Concerned about blood clots and the AstraZeneca COVID-19 Vaccine? Make sure you are well informed of the facts before you make any decisions!

The Oxford-AstraZeneca vaccine was recently suspended in several countries in those under the age of 60 due to concerns of very rare types of blood clotting, called cerebral sinus venous thrombosis (CVST). This very rare clotting condition is associated with low blood platelets (thrombocytopenia). Last week, The European Medicines Agency’s (EMA) safety committee concluded that unusual blood clots with low blood platelets should be listed as very rare side effects of Vaxzevria (formerly COVID-19 Vaccine AstraZeneca) [1].

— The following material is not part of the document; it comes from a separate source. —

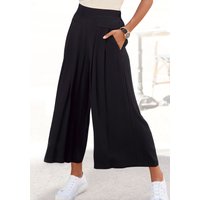 LASCANA Culotte von Lascana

In the UK, the Medicines and Healthcare products Regulatory Agency (MHRA) examined 79 cases of this unusual clotting up to the 31st of March, 19 of these were fatal [2]. This was out of 20.2 million vaccine doses, making the risk of these clots approximately 4 per million doses (or 1 per 250,000 doses) [2]. We have not seen cases of CVST until recently in the UK because CVST is more common in younger adults and we have only recently started vaccinating younger adults in abundance [3].

Why wasn’t this picked up in clinical trials? Well, rare vaccine side effects may occur in less than 1 case per tens of thousands of vaccine doses [4]. Our clinical trials are not designed to be large enough to detect extremely rare side effects, their purpose is to test for efficacy and common side effects [4]. Trials also typically recruit healthy individuals rather than those with underlying health conditions. Now that tens of millions of people are receiving the vaccine, rare side effects are bound to reveal themselves [4].

About 100,000 people usually develop blood clots each month in the EU, and 3,000 cases a month are thought to occur in the UK [5]. Let us put this into context a bit more:

  • 1 in 250,000 people vaccinated with the AstraZeneca vaccine will develop blood clots with low platelets [5].
  • 1 in 2000 women each year will develop a blood clot from taking the combined oral contraceptive pill [6].
  • 1 in 1000 people a year will develop a blood clot from air travel [7].

It has been concluded that no age restrictions were necessary for the vaccine, the UK’s vaccine advisory committee has decided that adults under 30 who are healthy and not at risk of developing severe COVID-19 should be offered an alternative vaccine where possible [5]. Wei Shen Lim, chair of the UK’s Joint Committee on Vaccination and Immunisation, said, “We are not advising a stop to any vaccination for any individual in any age group. We are advising a preference for one vaccine over another vaccine for a particular age group, really out of the utmost caution rather than because we have any serious safety concerns” [5].

It should be noted that COVID-19 itself also presents a significant risk of developing a blood clot [5]. One study found that, in people with COVID-19, the overall prevalence of pulmonary embolism was 7.8% and deep vein thrombosis 11.2%. Of those who ended up in intensive care, 23% developed venous thromboembolism [5]. COVID-19 also led to strokes in around 1.6% of people, and an estimated 30% of people with COVID-19 will get thrombocytopenia, a lowering of the platelet count. Munir Pirmohamed, chair of the UK’s Commission on Human Medicines, said, “That puts into context the fact that the risk of clots and lower platelets is much higher with COVID-19 than these extremely rare events which are occurring with the vaccine” [5].

It is crucial to ensure you have sufficient knowledge on these matters before making decisions about whether to get vaccinated, and we hope you feel more informed about this important topic after reading this article.

Mia Georgiou


[1] European Medicines Agency. 2021. AstraZeneca’s COVID-19 vaccine: EMA finds possible link to very rare cases of unusual blood clots with low platelets – European Medicines Agency. [online] Available at: <> [Accessed 12 April 2021].

[2] GOV.UK. 2021. MHRA issues new advice, concluding a possible link between COVID-19 Vaccine AstraZeneca and extremely rare, unlikely to occur blood clots. [online] Available at: <> [Accessed 12 April 2021].

[3] 2021. [online] Available at: <> [Accessed 12 April 2021].

[4] Remmel, A., 2021. Why is it so hard to investigate the rare side effects of COVID vaccines?. Nature,.

[5] Mahase, E., 2021. AstraZeneca vaccine: Blood clots are “extremely rare” and benefits outweigh risks, regulators conclude. BMJ, p.n931.

[6] McCartney M. Medicine: before COVID-19, and after. Lancet2020;395:1248-9. doi:10.1016/S0140-6736(20)30756-X pmid:32243779

[7] National Institute for Health and Care Excellence. DVT prevention for travellers: summary. Revised Aug 2018.,is%20prolonged%20seating%20and%20immobility.